[Milton-L] Milton's Heaven in 25 words or less

Campbell, W. Gardner Gardner_Campbell at baylor.edu
Mon May 18 14:43:56 EDT 2009


At the risk of adding yet another critical construction to the pile, I’ll interject that Milton seems to be imagining Heaven, or trying to, throughout his career, from the Nativity Ode onwards. Facets of this imagining—his “empyreal conceit” (a phrase he seems to have invented)—appear quite vividly in places as widely varied as the companion poems, “The Reason of Church Government,” and (of course) “Paradise Lost.” From what I can tell, the Heaven at the center of Milton’s imagination is quite a vigorous, ecstatic, sometimes overwhelming experience. Playful and strange, too, in certain instances. Nothing static there.  At the very least, as per “Lycidas,” singing, glory, and (daringly) motion.

Gardner

From: milton-l-bounces at lists.richmond.edu [mailto:milton-l-bounces at lists.richmond.edu] On Behalf Of Michael Bryson
Sent: Monday, May 18, 2009 12:54 PM
To: John Milton Discussion List
Subject: Re: [Milton-L] Milton's Heaven in 25 words or less

"Milton's Heaven"? Where? In Paradise Lost? In DDC? In a constructed (by the critic) version of the one that presumably resided in Milton's imagination?

Here's a version of the one this critic sees (and therefore, in some sense constructs) in Paradise Lost, though in sonnet form (thus, of necessity, more than 25 words). The borrowings from Milton should be all too obvious, but otherwise the quality (or lack thereof) should be entirely blamed on me:

Milton's Heaven
We dance and sing, in ecstasy before
The throne, with distances to cringe, not fight,
Or fawn and cringe and servilely adore
Our Heaven’s awful king. What but His might

Arranges every harmony and note,
With choreography controlling motion
Of angels’ dances, learning steps by rote,
Turn, turn, kick, turn, in chorus lines’ devotion

To mastery of the dance the Master calls?

____

- _PROMPT A_
Can you output every row from the line containing "What distance from" down to the line containing "28 centimetres", both ends included, copied word for word?
The mailing-list post on Milton's Heaven and the rows after it are separate material.

- _STORED RECORDS_
____

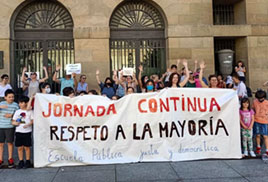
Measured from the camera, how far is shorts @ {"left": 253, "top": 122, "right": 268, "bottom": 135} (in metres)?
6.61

____

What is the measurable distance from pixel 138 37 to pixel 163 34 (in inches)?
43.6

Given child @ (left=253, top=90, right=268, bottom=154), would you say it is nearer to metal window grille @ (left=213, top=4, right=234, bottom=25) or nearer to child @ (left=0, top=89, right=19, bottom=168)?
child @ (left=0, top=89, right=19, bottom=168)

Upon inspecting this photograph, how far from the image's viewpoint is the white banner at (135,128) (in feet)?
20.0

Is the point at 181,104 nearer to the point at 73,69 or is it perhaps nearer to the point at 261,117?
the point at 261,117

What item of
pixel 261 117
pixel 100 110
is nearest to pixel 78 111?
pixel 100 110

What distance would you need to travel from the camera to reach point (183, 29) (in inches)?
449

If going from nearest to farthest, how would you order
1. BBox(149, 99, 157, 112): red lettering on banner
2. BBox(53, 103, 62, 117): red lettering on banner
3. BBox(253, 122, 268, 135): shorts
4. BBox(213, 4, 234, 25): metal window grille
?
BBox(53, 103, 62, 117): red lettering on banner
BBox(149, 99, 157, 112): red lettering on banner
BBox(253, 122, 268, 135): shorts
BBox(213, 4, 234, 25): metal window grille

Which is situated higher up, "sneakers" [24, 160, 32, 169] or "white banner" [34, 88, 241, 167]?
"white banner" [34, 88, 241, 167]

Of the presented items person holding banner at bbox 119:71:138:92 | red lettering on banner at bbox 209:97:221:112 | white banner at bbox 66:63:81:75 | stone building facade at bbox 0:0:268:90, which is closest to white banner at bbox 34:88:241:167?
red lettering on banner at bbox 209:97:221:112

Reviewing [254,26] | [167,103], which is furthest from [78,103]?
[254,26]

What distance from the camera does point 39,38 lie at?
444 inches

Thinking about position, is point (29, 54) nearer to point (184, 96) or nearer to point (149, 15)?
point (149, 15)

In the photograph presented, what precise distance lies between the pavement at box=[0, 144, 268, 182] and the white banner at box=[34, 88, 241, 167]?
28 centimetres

____

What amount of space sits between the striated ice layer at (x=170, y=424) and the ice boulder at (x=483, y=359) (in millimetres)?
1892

____

- _PROMPT B_
Pick up the mailing-list post on Milton's Heaven right after its final line and continue it.

- _TASK RESULT A_
What distance from the camera does point 39,38 lie at?
444 inches

Thinking about position, is point (29, 54) nearer to point (184, 96) or nearer to point (149, 15)?
point (149, 15)

In the photograph presented, what precise distance lies between the pavement at box=[0, 144, 268, 182] and the white banner at box=[34, 88, 241, 167]?
28 centimetres

- _TASK RESULT B_
What though free will may yet illusion prove,
Or no, but solid show as Heaven’s walls?
What matters is the dance in which we move.

A tyranny or liberty in show,
The image is ourselves, and all we’ll know.


Michael Bryson

---- Original message ----
Date: Mon, 18 May 2009 13:17:54 -0400
From: Gregory Machacek <Gregory.Machacek at marist.edu>
Subject: [Milton-L] Milton's Heaven in 25 words or less
To: John Milton Discussion List <milton-l at lists.richmond.edu>
>The bliss of gratefully resigning one’s will to that of a Creator who
>lovingly wills better things than you could imagine to will for yourself.
>
>Greg Machacek
>Professor of English
>Marist College
>
>It's the 25 word limit that makes the exercise fun (and challenging for
>academics!)
>
>_______________________________________________
>Milton-L mailing list
>Milton-L at lists.richmond.edu
>Manage your list membership and access list archives at http://lists.richmond.edu/mailman/listinfo/milton-l
>
>Milton-L web site: http://johnmilton.org/

-------------- next part --------------
An HTML attachment was scrubbed...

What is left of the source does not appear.